- _What you have to do_
Print everything from "When trying to" down to "in the equation." in the forum thread below about a hit ball that slides and then rolls, copying it word for word.

Ball being hit starts to slide and roll

[ehild]

$$x=v_0t-\frac{1}{2}at^2=v_0 \frac{v_0 k}{(1+k)g\mu}-\frac{1}{2}g\mu \left( \frac{v_0 k}{(1+k)g\mu} \right)^2=\frac{v_0^2 k}{(1+k)g\mu} \left( 1-\frac{k}{2(1+k)} \right)$$

You have done it, at last!
Now the third question comes. How much did the KE change during sliding?

 

[haruspex]

I am surprised that you discourage attempts to assist as 'unnecessary'.

I believe ehild was only discouraging specific aspects of specific attempts.
When trying to help on a thread, it is very tempting to dismiss the OP's valid but inefficient approach and just show a better one. It is more useful, I believe, to first help the student get the right answer using their original method and then point out better methods. Otherwise, they never get to understand where they went wrong.

Steiners rule is the parallel axis theorem and another post (#11) has suggested that it plays no part in this problem.

No, that post pointed out that if the idea was to take moments about the point of contact then friction would not feature in the equation.

All of the equations could be made easier by replacing 'k' with 2/5

That's a strange claim. Three keystrokes instead of one? Or maybe 5: (2/5).

 

[Karol]

Now the third question comes. How much did the KE change during sliding?

The loss in KE is the work done by friction:
$$\Delta KE=Work=F\cdot x=mg\mu\cdot x=mg\mu \frac{v_0^2 k}{(1+k)g\mu} \left( 1-\frac{k}{2(1+k)} \right)=\frac{mv_0^2 k}{(1+k)} \left( 1-\frac{k}{2(1+k)} \right)$$

 

[ehild]

The loss in KE is the work done by friction:
$$\Delta KE=Work=F\cdot x=mg\mu\cdot x=mg\mu \frac{v_0^2 k}{(1+k)g\mu} \left( 1-\frac{k}{2(1+k)} \right)=\frac{mv_0^2 k}{(1+k)} \left( 1-\frac{k}{2(1+k)} \right)$$

It is very tempting to calculate the energy loss this way, using Work-Energy Theorem. But it is not valid when both force and torque act on a rigid body, changing both the translational and rotational velocity. https://en.wikipedia.org/wiki/Work_(physics)#Work.E2.80.93energy_principle

It is safer to calculate directly the change of KE, including both the translational and rotational one.

- _Dataset extract_
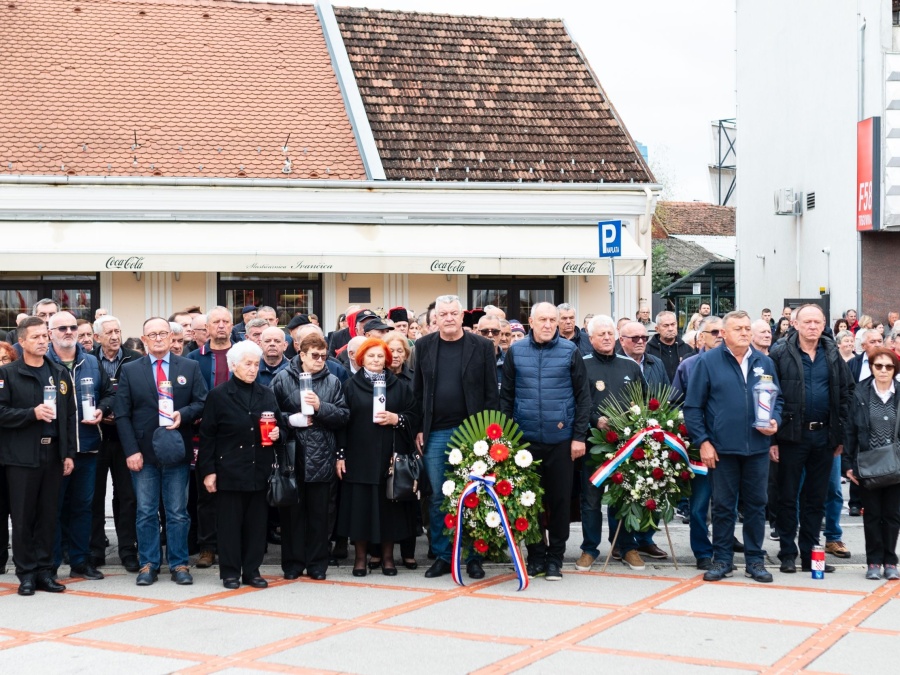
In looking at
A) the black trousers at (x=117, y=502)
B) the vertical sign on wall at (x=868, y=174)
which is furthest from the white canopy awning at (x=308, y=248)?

- _Worked solution_
When trying to help on a thread, it is very tempting to dismiss the OP's valid but inefficient approach and just show a better one. It is more useful, I believe, to first help the student get the right answer using their original method and then point out better methods. Otherwise, they never get to understand where they went wrong.

Steiners rule is the parallel axis theorem and another post (#11) has suggested that it plays no part in this problem.

No, that post pointed out that if the idea was to take moments about the point of contact then friction would not feature in the equation.